The structural and construction requirements of these double insulation components are to be faithfully maintained, particularly where the double insulation is to be connected. In the process of connecting the double insulated pipe, the outer pipe of the double insulated pipe to be connected and the heat insulator are peeled to expose the inner pipe, and the inner pipe is mutually connected by welding. If the weld is completed and it is judged that there is no danger of leakage by testing the welded part, the pipe connection part is covered with the heat shrinkable sleeve and the urethane resin is filled in the connection part before the heat shrinkable sealing, . In addition to the heat shrinkable connection method, there are a shell joint connection method and a welding connection method.

The piping in the district heating is constituted so as to connect a plurality of double insulated pipes by welding or the like, usually with a predetermined depth on the ground. That is, a plurality of double insulated tubes of 20 mm to 1100 mm are buried in the ground to form a single section by connecting the tubes to each other by about 12 m, and a plurality of double insulated tubes are connected to each other at a predetermined interval, In a manner such that a section of the < RTI ID = 0.0 > At this time, a double insulated tube having a short length of usually 5 to 10 m or less is inserted into the parts spaced apart from each other by intervals, and the piping is made to be connected by welding or the like to the end of each section.

FIG. 1A is a perspective view of a double heat insulating pipe connecting method using a conventional heat shrinkable casing in which both ends of a double heat insulating pipe are welded. FIG. 1B is a perspective view showing a state in which a heat-shrinkable casing is positioned at a joint portion in a double heat insulation pipe connection method using a conventional heat shrinkable casing. 1C is a perspective view showing a state where both ends of a heat-shrinkable casing are heated by a torch in a double heat insulation pipe connection method using a conventional heat shrinkable casing. FIG. 1D is a perspective view illustrating a state in which polyurethane is filled in a forming hole of a heat-shrinkable casing closely adhered to a double heat insulating pipe connecting method using a conventional heat shrinkable casing.

As shown in FIGS. 1A to 1D, in the conventional method of connecting the connecting portions of the double insulated tubes with the connecting holes 10 made of the heat-shrinkable casings, the heat-shrinkable casing is first inserted into the double insulated tube 1, The heat shrinkable casings are welded (Fig. 1A), and then the heat shrink casings are moved to the center to be positioned at the connection sites (Fig. 1B). Then, the ends of the heat shrink casings are heated by using a torch, A forming hole is formed in the heat shrinkable casings and the foaming holes 5 formed in the heat shrinkable casings are filled with polyurethane foam (Fig. 1C) 6) solution was injected for 30 seconds to 60 seconds to release the gas and the foaming hole 5 was blocked for about 10 seconds. The hole of the polyurethane foam was clogged and the foaming was continued inside. After 24 hours, (5) Fours to clean and prevents the forming hole (5) wepseu. After that, the webs are fixed with a saddle, and then the webs are electrically fused.

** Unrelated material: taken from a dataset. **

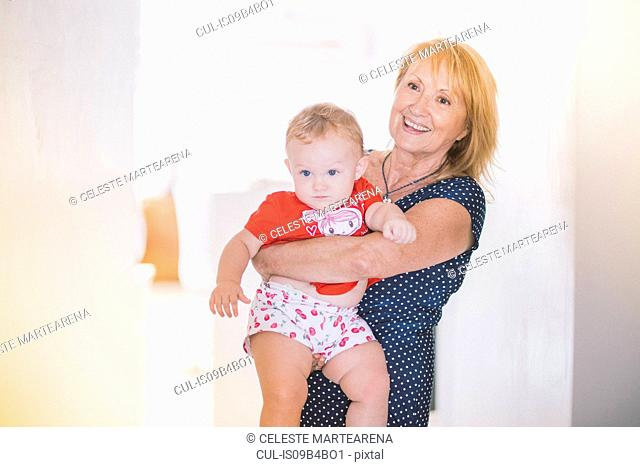 Portrait of senior woman carrying baby granddaughter at home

However, when the conventional heat shrinkable casings are used to connect the double insulated tubes, there is a problem that the heat shrinkage force is not strong and the adhesion with the double insulated tubes is not large. That is, since the adhesive strength between the heat-shrinkable casings and the double insulated pipe is not high enough, it is difficult to tighten the watertightness, so that external stormwater or sewage may permeate, resulting in poor installation.

In addition, since a torch or the like is used to heat a conventional heat shrinkable casing, there is a problem that heat is not conducted uniformly and shrinkage is not completely performed, and a portion where fire is frequently brought into contact with the external appearance is burned or deformed Respectively.

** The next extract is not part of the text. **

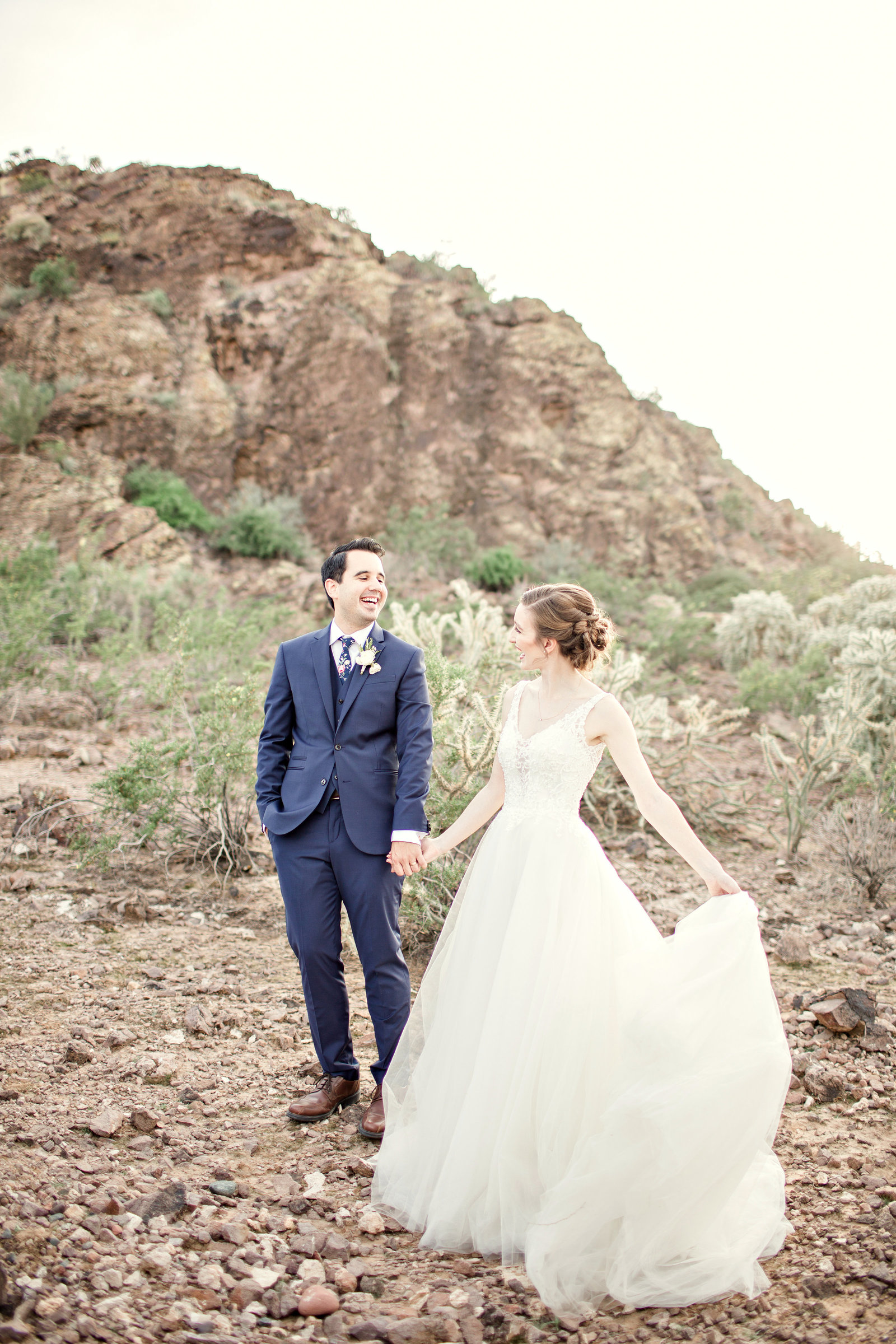Bride and Groom looking at each other with love in their eyes in Arizona desert.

Korea Patent Publication No. 2010-0088378

SUMMARY OF THE INVENTION The present invention has been made in order to solve the above-mentioned problems, and it is an object of the present invention to provide an apparatus and a method for controlling a pressure, The present invention provides a double insulated pipe connection method using an expanded connection pipe, which is capable of easily forming an expanded connection pipe and connecting a double insulation pipe more firmly, a method of manufacturing the connection pipe, and a manufacturing apparatus.

According to an embodiment of the present invention, a casing is manufactured by applying a raw material having an expansion / contraction force, a thermal restoration force, and a heat contracting force, and after the casing is extended, The present invention also provides a method of connecting a double insulated pipe using an enlarged connection port, which is capable of connecting a joint of a double insulated pipe so as to be more firmly and firmly attached to the existing insulation pipe.

According to an embodiment of the present invention, in the method of heating the connector, an electric welding method in which a hot-wire coil is installed on both ends of the inner surface of the connector is applied instead of a conventional torch application method, A method of manufacturing the connection port, and a manufacturing apparatus of the connection pipe using the expanded connection pipe which can solve the problem that the connection pipe is deformed, burned or partially heated by heating the connection pipe by hot air.

Other objects, specific advantages and novel features of the present invention will become more apparent from the following detailed description and preferred embodiments with reference to the accompanying drawings.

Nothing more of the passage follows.